Perché hai scelto proprio il Giappone?
Prima di tutto volevo andare in un Paese con una cultura molto diversa dalla nostra. Ho scelto il Giappone perché mi ha sempre affascinato, sia a livello di cinema che di musica: io suono delle percussioni giapponesi. Per cui ho un po’ legato quelle che erano le mie passioni al fatto di voler andare in un luogo completamente differente dal nostro, per vivere un’esperienza che qui in Italia non avrei potuto mai fare.

Come è stato il tuo primo giorno in Giappone?
Sono arrivato a Tokyo, dove sono rimasto per tre giorni, nei quali ho dovuto fare un’ulteriore orientation: una sorta di prima immersione nella cultura giapponese. E’ stato bello perché ero con ragazzi da tutto il mondo, con le mie stesse paure, con la stessa voglia di scoprire quel nuovo mondo. Gli educatori ci hanno fatto fare molte cose tipiche giapponesi: iniziare a mangiare con le bacchette; immergersi tutti nudi nelle acque termali dei bagni pubblici, cosa molto tipica e imbarazzante! Poi hanno organizzato una specie di “talent show” in cui singolarmente, o in gruppi, dovevamo fare un piccolo spettacolino: noi italiani, ovviamente, ci siamo messi a cantare e a fare casino; alcune ragazze mongole hanno fatto contorsionismo; un’altra ha suonato una canzone composta da lei con l’ukulele.

Quello è stato strano! Sono arrivato con il treno a Nagoya, la mia città, e ad aspettarmi c’era la famiglia. L’impatto con loro è stato abbastanza particolare, non me li aspettavo così piccoli! Erano veramente minuscoli! Mi ha colpito molto il fatto che la madre avesse la mascherina in viso, cosa che si usa tantissimo in Giappone, ma che lì mi aveva proprio lasciato un po’ perplesso. E’ stato strano perché io non parlavo la loro lingua, loro non parlavano la mia e neanche l’inglese. Poi, dopo un po’, ho scoperto che quella famiglia era davvero particolare, un po’ fredda. La prima sensazione che ho provato è stata quella di sentirmi un estraneo. Arrivato in casa mi hanno fatto vedere tutta l’abitazione e la mia stanza. Ma comunque alla fine è stato bello perché ho consegnato a loro i regali che avevo fatto, e mi sono messo a giocare con i due bambini.

Dati forniti.
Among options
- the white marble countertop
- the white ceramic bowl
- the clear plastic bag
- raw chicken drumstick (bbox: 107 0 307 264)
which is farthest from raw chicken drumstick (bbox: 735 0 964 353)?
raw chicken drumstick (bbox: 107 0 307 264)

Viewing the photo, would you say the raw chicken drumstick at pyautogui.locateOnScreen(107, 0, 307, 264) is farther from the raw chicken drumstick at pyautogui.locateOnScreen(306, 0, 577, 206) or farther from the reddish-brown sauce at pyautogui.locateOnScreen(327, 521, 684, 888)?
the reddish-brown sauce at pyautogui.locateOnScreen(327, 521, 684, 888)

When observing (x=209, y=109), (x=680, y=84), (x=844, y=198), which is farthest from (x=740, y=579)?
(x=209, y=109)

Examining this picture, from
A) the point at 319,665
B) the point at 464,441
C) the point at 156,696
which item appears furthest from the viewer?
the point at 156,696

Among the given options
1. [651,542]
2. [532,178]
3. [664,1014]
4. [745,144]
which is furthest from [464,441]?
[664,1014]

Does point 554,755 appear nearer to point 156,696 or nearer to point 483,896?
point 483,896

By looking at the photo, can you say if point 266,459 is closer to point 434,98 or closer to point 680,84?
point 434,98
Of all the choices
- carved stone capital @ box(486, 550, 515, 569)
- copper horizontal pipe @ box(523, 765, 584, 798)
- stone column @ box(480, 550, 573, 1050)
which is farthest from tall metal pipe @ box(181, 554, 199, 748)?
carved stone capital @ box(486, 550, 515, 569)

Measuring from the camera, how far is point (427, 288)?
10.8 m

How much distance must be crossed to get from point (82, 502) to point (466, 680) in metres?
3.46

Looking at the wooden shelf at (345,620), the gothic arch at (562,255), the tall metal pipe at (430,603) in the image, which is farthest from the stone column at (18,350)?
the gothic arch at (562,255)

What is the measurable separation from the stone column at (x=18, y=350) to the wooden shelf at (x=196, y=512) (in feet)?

Scopo del compito.
Rispondi in breve a queste domande sul testo del soggiorno in Giappone.
1. Che tipo di strumenti suona chi racconta?
2. Per quanti giorni si ferma a Tokyo chi racconta?
3. In quale città arriva in treno per incontrare la famiglia?

Risultato del compito.
1. Percussioni giapponesi.
2. Tre giorni.
3. Nagoya.